In this chapter, a specific issue is addressed that concerns the protection of privacy vis-à-vis the efforts to combat identity theft and protect personal identifying information. There are, in particular, measures undertaken by legislators that involve penal sanctions and the introduction of new technological means for identity verification. Also, identity management schemes are introduced, which are utilized by service providers, mainly in the e-business sector, in order to support controlled access to resources. The solutions undertaken to protect identity are seen as measures enhancing privacy, which is endangered by identity theft. Personal information is largely available in the information society and its collection by identity fraudsters is also possible. Therefore, an effective protection of information protection should also include the protection of identity. The downside of the identity protection approach is that identity management actually presents risks to privacy, since the processing of personal data takes place in this context and it is argued that there are certain implications concerning the lawfulness of the processing. The use of electronic authentication through electronic cards or biometrics on passports and identity cards pose privacy issues, too. Subsequently, the legislation concerning identity theft and identity related crime is outlined. This is followed by specific analysis of privacy issues concerning identity management and identity verification methods, with particular reference to biometrics.
TopIntroduction
The protection of identity is considered essential today for the reason that identity theft is becoming a serious issue in modern society. As this problem reaches the level of alarm, studies are being carried out which focus on the motives and methods of Internet based identity theft (Marshall & Tompsett, 2005), on the typology of identity related crime (Koops & Leens, 2006) and, what is more important, on the feasibility of measures aiming at combating identity related crime (Halpern, 2006). The said studies stress out expressly that identity theft and identity fraud, which is a broader term, are seen as forthcoming threats, which can jeopardize the interests of users of Internet.

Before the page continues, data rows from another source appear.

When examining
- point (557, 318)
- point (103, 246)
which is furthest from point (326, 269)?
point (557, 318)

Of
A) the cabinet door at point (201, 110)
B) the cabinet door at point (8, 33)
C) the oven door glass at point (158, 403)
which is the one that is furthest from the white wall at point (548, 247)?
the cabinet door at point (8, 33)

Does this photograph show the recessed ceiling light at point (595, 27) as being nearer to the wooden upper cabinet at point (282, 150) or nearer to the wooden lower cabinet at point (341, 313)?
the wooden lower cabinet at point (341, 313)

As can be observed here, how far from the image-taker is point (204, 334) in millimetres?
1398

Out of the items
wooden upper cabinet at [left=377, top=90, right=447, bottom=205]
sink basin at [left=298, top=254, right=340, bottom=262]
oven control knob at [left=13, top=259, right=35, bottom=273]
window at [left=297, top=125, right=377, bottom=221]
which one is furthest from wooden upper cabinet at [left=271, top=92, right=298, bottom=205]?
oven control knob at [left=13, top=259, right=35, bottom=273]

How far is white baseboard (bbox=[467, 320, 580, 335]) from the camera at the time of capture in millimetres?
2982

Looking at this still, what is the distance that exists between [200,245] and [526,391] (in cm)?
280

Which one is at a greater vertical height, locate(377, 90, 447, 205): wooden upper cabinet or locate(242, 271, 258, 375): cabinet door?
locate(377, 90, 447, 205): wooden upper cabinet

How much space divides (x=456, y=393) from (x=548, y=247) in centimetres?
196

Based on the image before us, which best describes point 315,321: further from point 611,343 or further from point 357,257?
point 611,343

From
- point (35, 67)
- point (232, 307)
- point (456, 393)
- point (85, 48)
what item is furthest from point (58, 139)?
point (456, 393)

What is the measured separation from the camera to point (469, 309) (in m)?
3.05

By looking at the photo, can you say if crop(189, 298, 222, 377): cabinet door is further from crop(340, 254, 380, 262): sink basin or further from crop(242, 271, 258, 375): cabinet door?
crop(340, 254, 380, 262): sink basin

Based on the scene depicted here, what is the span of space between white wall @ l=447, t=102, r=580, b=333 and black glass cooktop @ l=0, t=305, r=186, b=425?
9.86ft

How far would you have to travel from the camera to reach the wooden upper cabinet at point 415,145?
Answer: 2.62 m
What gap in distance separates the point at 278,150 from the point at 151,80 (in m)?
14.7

The issue of identity theft is arising due to the availability of information from various online sources. There is a diversity of offered personal information on the Internet, varying from harmless data to more sensitive one, and the collection of information from multiple sources can be used by cybercriminals in order to identity themselves as another person with the intention to commit a financial crime (Marshall & Tompsett, 2005). So, for example, the European Network and Information Security Agency (ENISA) presented recently a Position Paper on Security Issues and Recommendations for Online Social Networks at the e-challenges conference in Hague, in which it outlined the threats to users and providers of such services, e.g. digital dossier aggregation (creation of digital dossiers of personal data), secondary data collection (collection of traffic data), face recognition (user images being used to enable linking to apparently anonymous profiles) etc.1
By and large, it seems that the Internet can be used as a medium for the exploitation of identity information, which is available in a wide variety and its acquisition is an easy task, while it is difficult for law enforcement authorities to seek and capture illegal activities. Information and Communication Technologies (ICTs) and the Internet make it possible for anyone to collect personal information through the access of public records. Identity thieves have been able to take on the identity of a victim or even work anonymously in order to access web resources in order to commit fraud (Chawki & Wahab, 2006).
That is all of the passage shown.